Food Companies Compete for Larger Share of Smaller Pie
US consumers are using fewer dishes and ingredients in meal prep; eating occasions are flat
Among the contributing factors to Big Food’s current dilemma is that the number of dishes and ingredients used to prepare meals continues to decline as more one-and-two dish meals grow at the expense of the traditional 3-part meal, according to NPD’s food consumption research. Consumers are also relying more on “healthy” portable snack foods to be a part of their breakfast, lunch, and dinners. Dinner has seen the greatest contraction in dishes and ingredients while breakfast has actually gotten a little more involved with the popularity of eggs. Overall, the number of food and beverage occasions consumed by the average American is flat.

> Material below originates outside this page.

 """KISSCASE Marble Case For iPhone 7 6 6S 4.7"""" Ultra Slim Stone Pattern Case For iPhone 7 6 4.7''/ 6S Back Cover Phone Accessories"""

“This means that food manufacturers and foodservice operators are increasingly competing for a larger share of a smaller food and beverage pie,” says David Portalatin, vice president, food industry analyst at NPD. “This doesn’t mean that main meals, ingredients, condiments, and side dishes are going away, it just requires food manufacturers to reconsider the role of these items in the occasion and how these items can stay relevant to consumers’ new eating patterns.”
Another equally menacing fact for food manufacturers and retailers is consumers’ increasing demand for purity in their foods and beverages. Consumers are avoiding adulterated elements and looking for natural and fresh food and beverages at grocery stores, and avoiding the processed foods on which many major food companies base their business. Fresh, limited processing and natural are desired characteristics particularly among Millennials. Given Millennial’s integration of fresh and natural foods into a healthy lifestyle and the fact that NPD’s 30+ years of eating pattern trend shows that consumption of fresh foods increases with age, the longer term outlook for fresh foods is strong based on a deep-dive generational study NPD is currently conducting.
Generational and multicultural attitudes are also influencing U.S. consumer consumption patterns and the business of food. Millennials are more diverse than the generations that preceded them with 44 percent being part of a minority race or ethnic group. Even more diverse are those Americans younger than 5 years old with 50 percent being part of a minority race or ethnic group. By 2044, the U.S. Census Bureau projects that more than half of all Americans will belong to a minority group.
“The bottom line is that major food companies and retailers are faced with meeting changing consumer needs with processes and infrastructure that were built for the mass produced foods consumers craved a decade ago,” says Portalatin. “It’s now a battle for share of stomach but through acquisitions and American ingenuity, food companies have made progress over the past few years in finding white space, growth occasions, and new products.”